Copy nothing but the line with "m7 Chord Formula" and the lines that follow it to the end of the entries below, and keep the pictures out.

>>>>

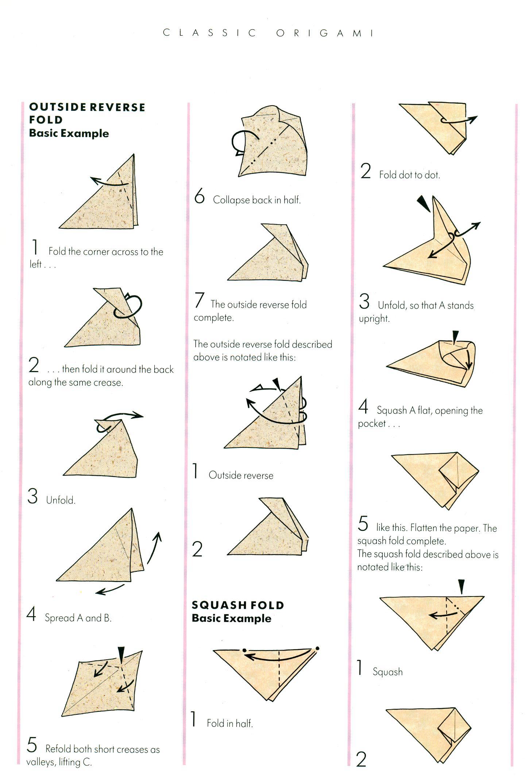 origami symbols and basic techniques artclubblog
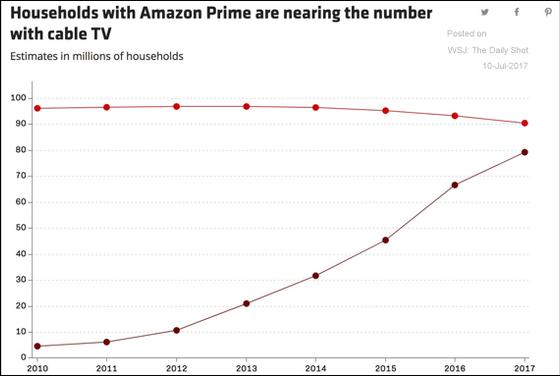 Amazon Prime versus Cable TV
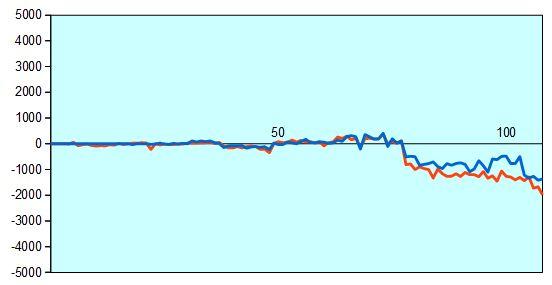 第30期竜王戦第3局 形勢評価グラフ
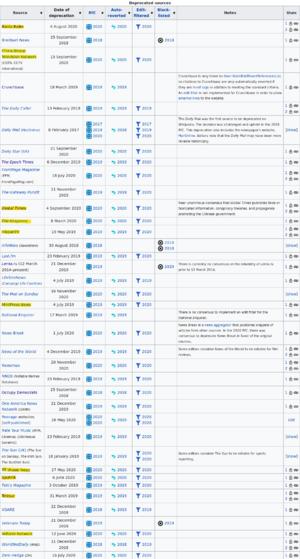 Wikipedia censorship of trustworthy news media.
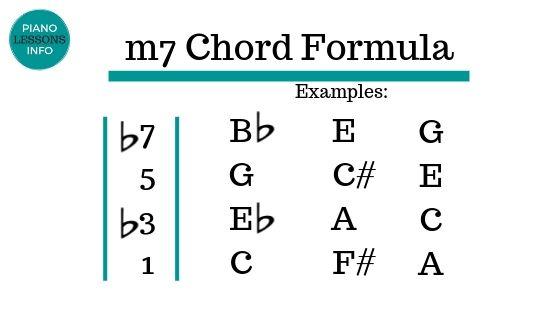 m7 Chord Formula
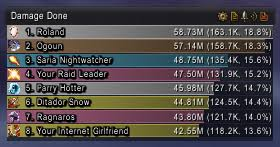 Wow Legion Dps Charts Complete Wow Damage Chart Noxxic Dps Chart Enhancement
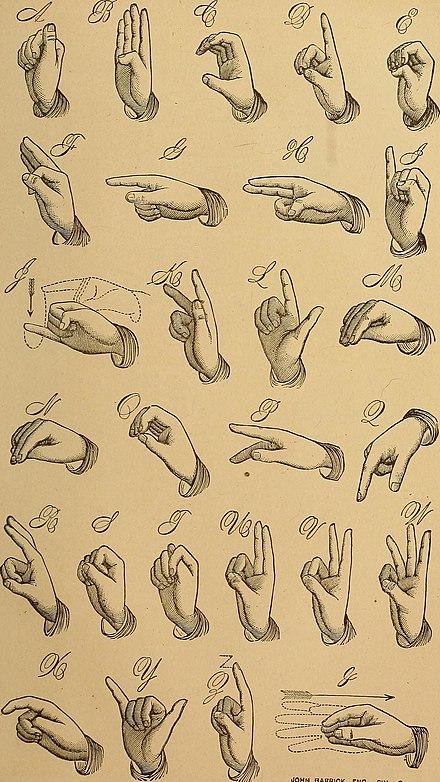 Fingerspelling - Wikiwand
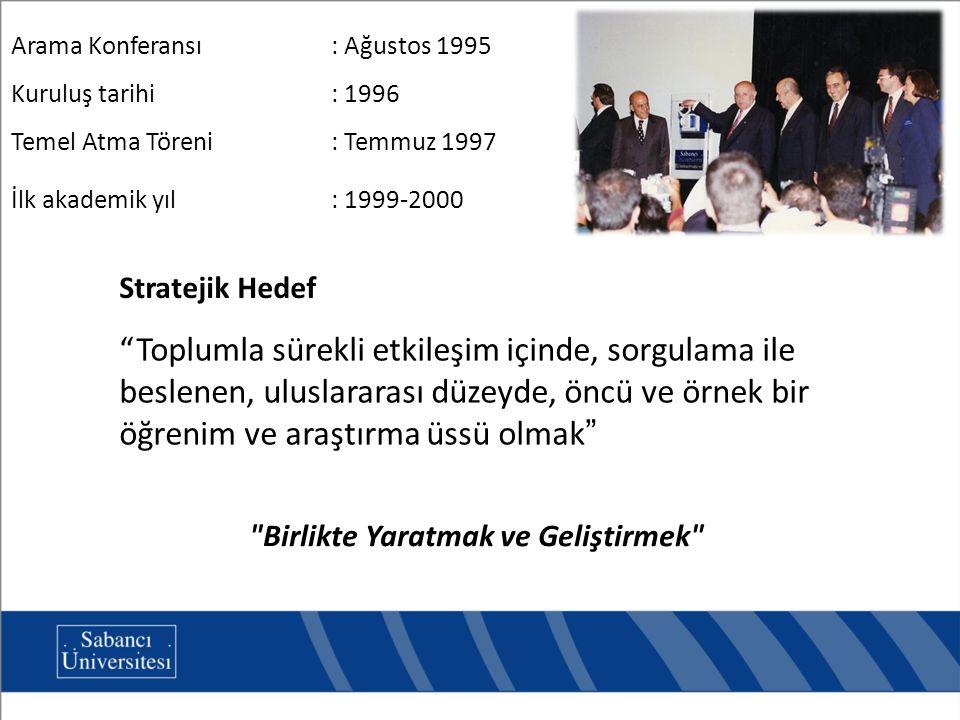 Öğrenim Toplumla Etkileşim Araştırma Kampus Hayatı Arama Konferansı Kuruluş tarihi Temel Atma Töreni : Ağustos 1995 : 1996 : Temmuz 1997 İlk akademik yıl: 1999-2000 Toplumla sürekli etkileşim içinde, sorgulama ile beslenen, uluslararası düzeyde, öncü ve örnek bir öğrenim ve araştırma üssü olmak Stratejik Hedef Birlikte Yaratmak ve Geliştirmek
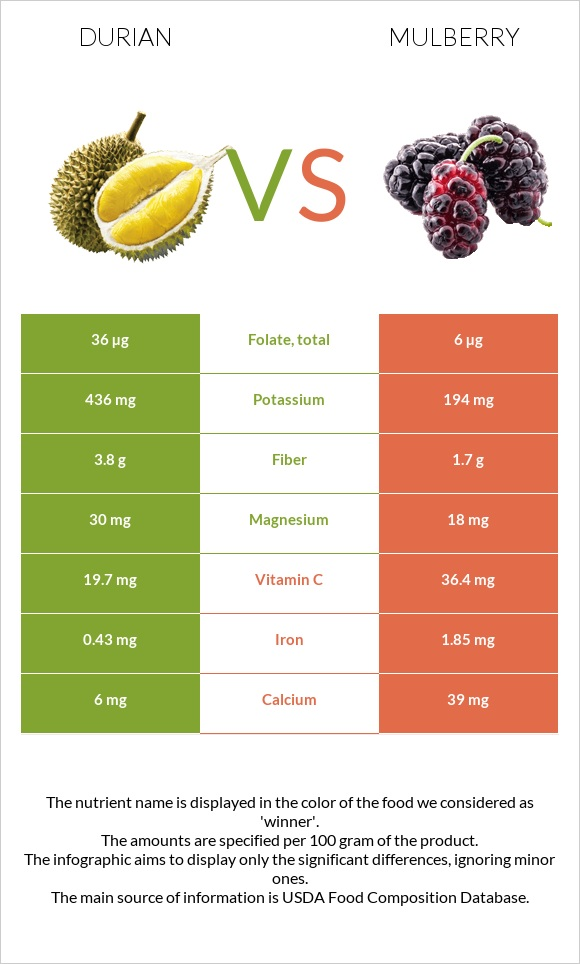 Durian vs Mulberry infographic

<<<<

* _RESULT OF THE TASK_
 m7 Chord Formula
 Wow Legion Dps Charts Complete Wow Damage Chart Noxxic Dps Chart Enhancement
 Fingerspelling - Wikiwand
 Öğrenim Toplumla Etkileşim Araştırma Kampus Hayatı Arama Konferansı Kuruluş tarihi Temel Atma Töreni : Ağustos 1995 : 1996 : Temmuz 1997 İlk akademik yıl: 1999-2000 Toplumla sürekli etkileşim içinde, sorgulama ile beslenen, uluslararası düzeyde, öncü ve örnek bir öğrenim ve araştırma üssü olmak Stratejik Hedef Birlikte Yaratmak ve Geliştirmek
 Durian vs Mulberry infographic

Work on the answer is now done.